So why do your flash pictures of your aquarium look so unnatural? Twofold: because the flash is reflecting off of the glass back at the camera and the flash is light up the outside of the aquarium as opposed to the inside where it is needed.

The easiest way to get more light into your aquarium is to simply add an extra fixture or two shining down on top if only temporarily. I can pretty much guarantee that even on full-auto mode doing this will help your aquarium photos immeasurably. You know all those fancy professional aquarium photos? Virtually all of them use extra overhead lighting of some sort whether in the form of spotlights shining from above of remotely operated flashes.

*A note on white balance*
White balance ("WB") is the colour temperature that the photograph comes out in.
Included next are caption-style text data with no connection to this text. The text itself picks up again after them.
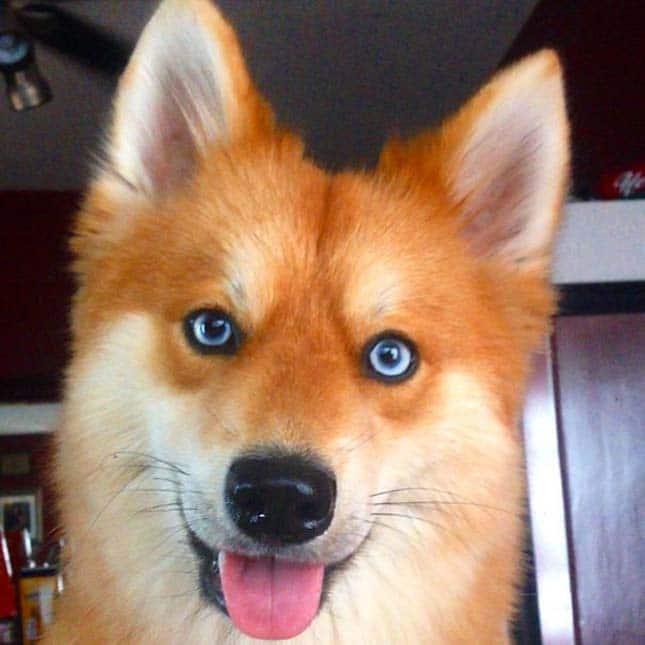 a világ legkülönlegesebb kutyája
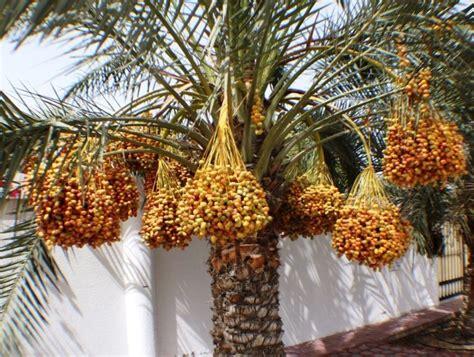 Large Medjool Date Palm Seedling Edible Fruit Phoenix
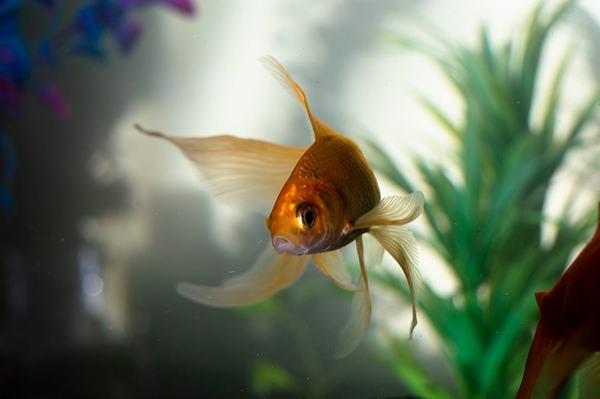 Nằm mơ thấy cá vàng mắc cạn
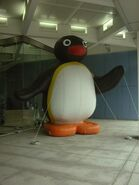 PinguBallon20th
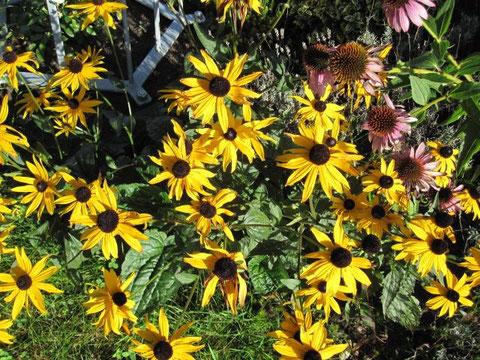 Warm leuchtende gelbe Sonnenhüte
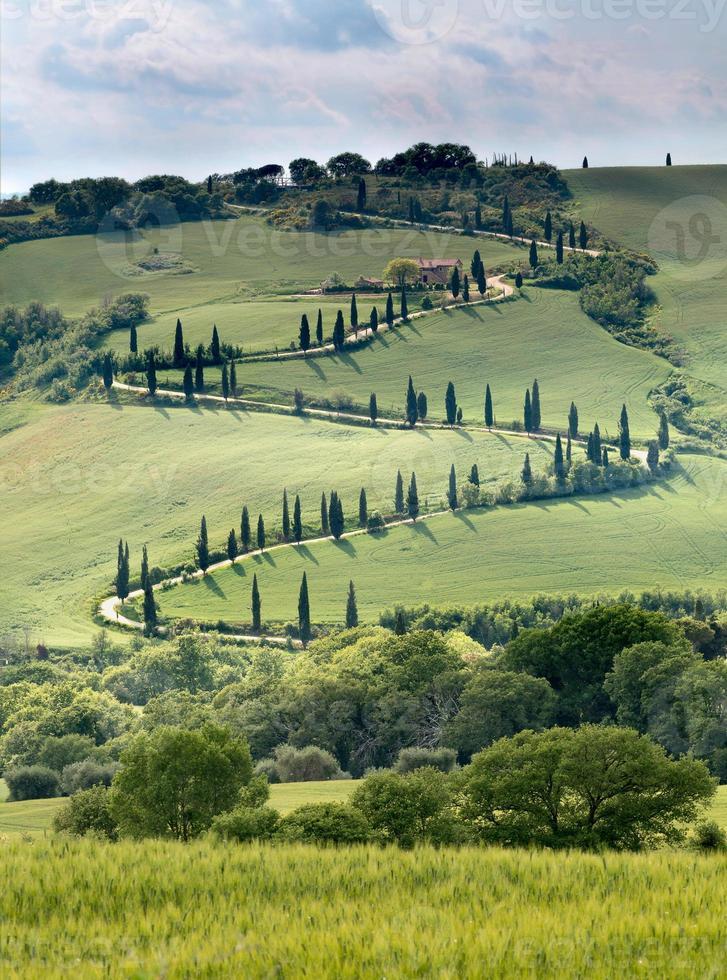krökt väg i Toscana foto
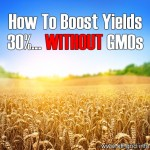 How To Boost Yields 30%… Without GMOs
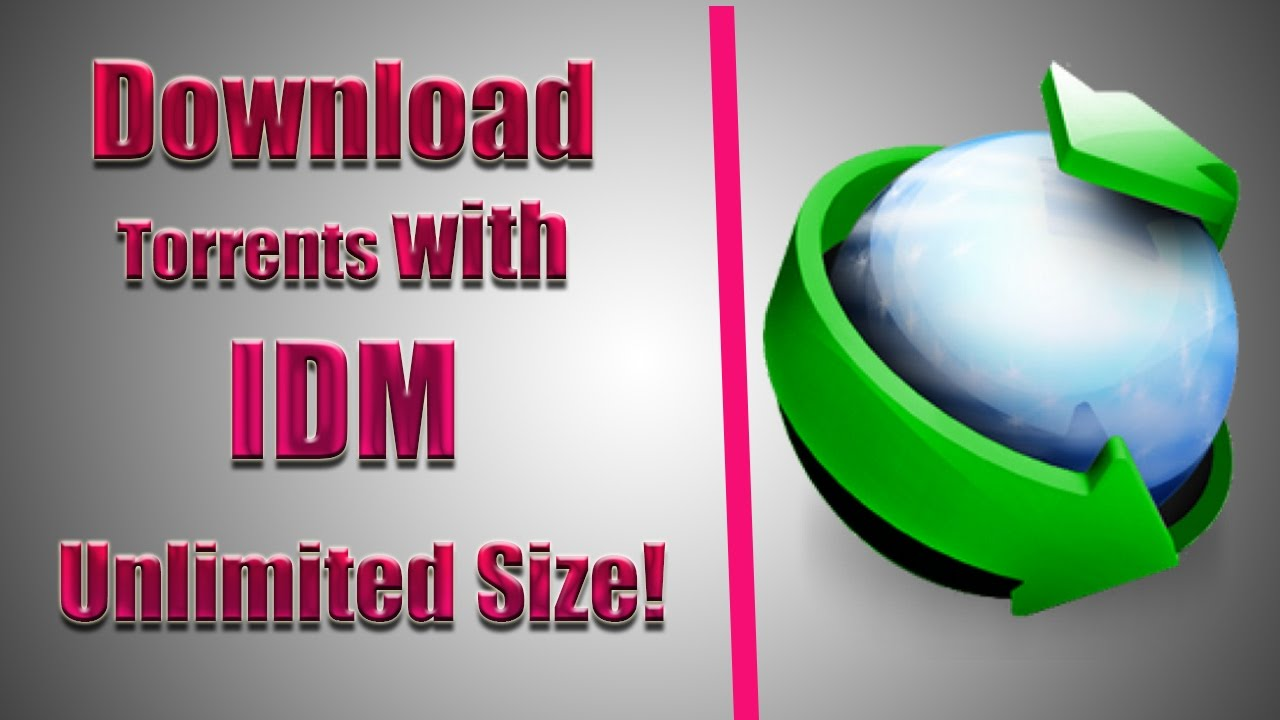 download torrent via idm free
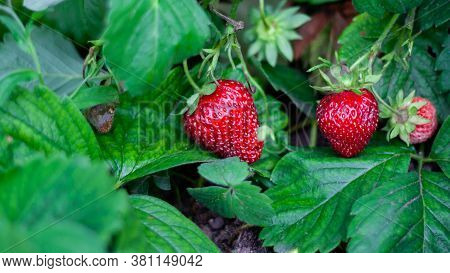 Strawberry Plant. Strawberry Bush. Strawberries In Growth At Garden. Ripe Berries And Foliage. Rows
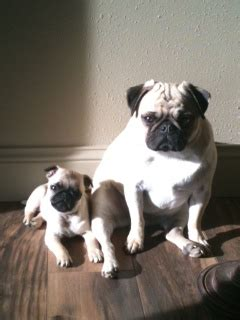 aj pug ranch jnj pug ranch pugs pug puppies pug breeders city mt
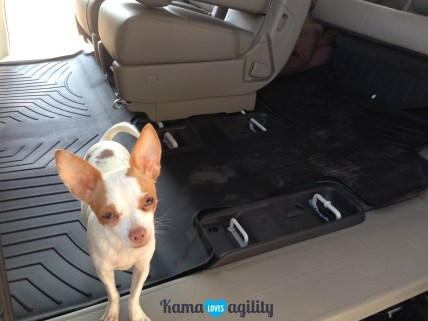 All weather flooring is a MUST for any roadtrips with dogs!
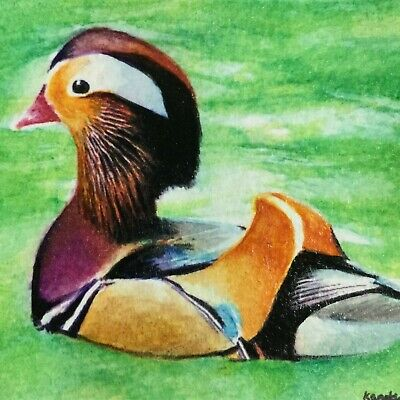 Painting drawing art original ACEO mandarin duck mini hand tiny picture bird new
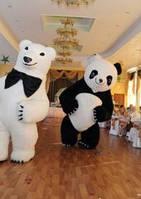 Два надувных костюма панда и белый мишка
Most P&S digital cameras even in "Auto WB" mode will be biased indoors towards a WB of warm white light (~3,200K). Most FW aquariums are lit at around 6,700K and SW ones can go up to 20,000K. This can result in some odd looking colours. Setting WB to "Cloudy" (at least on Canons) often does the trick for FW aquariums and most cameras have a custom WB setting if you reading the instruction manual. However, I find that simply correcting WB on computer photo processing software is actually easier. Nowadays, even many freeware photo programs offer the basic correction tools that the novice would need to fix common issues like WB.

*Summary and other tips*
-	Add as much overhead lighting as possible
-	Aim for lower f-stops, faster shutter speeds and lower ISO.
-	Do not use your camera's flash
-	Shoot directly straight-on and perpendicular to the glass - shooting at an angle will skew the image (and God help you if you have a bowfront)
-	Turn off all other lighting in the room
-	Turn off all your pumps and filters
-	Move your feet first before you zoom in and out
-	Clean both sides of the glass
-	Shoot at maximum resolution 
-	Use a tripod - this is essential for taking macro shots

And the most important thing of all: have patience!!!! It can take dozens, even hundreds of shots before you get the perfect one. Remember, it's not like you're wasting film.


----------



## AWW (Apr 22, 2010)

ISO is the major one, especially with fast fish!


----------



## Ursus sapien (Apr 21, 2010)

fkshiu said:


> B.C. ("Before the Crash") I had a long-winded primer on taking aquarium photos. Took me a while to re-write it, but here it is. I will post some "how to" pictures at some future date....


cool, I had that bookmarked. thanks for putting it up again.


----------



## fkshiu (Apr 22, 2010)

I just remembered this thread and thought it should be stickied again.


----------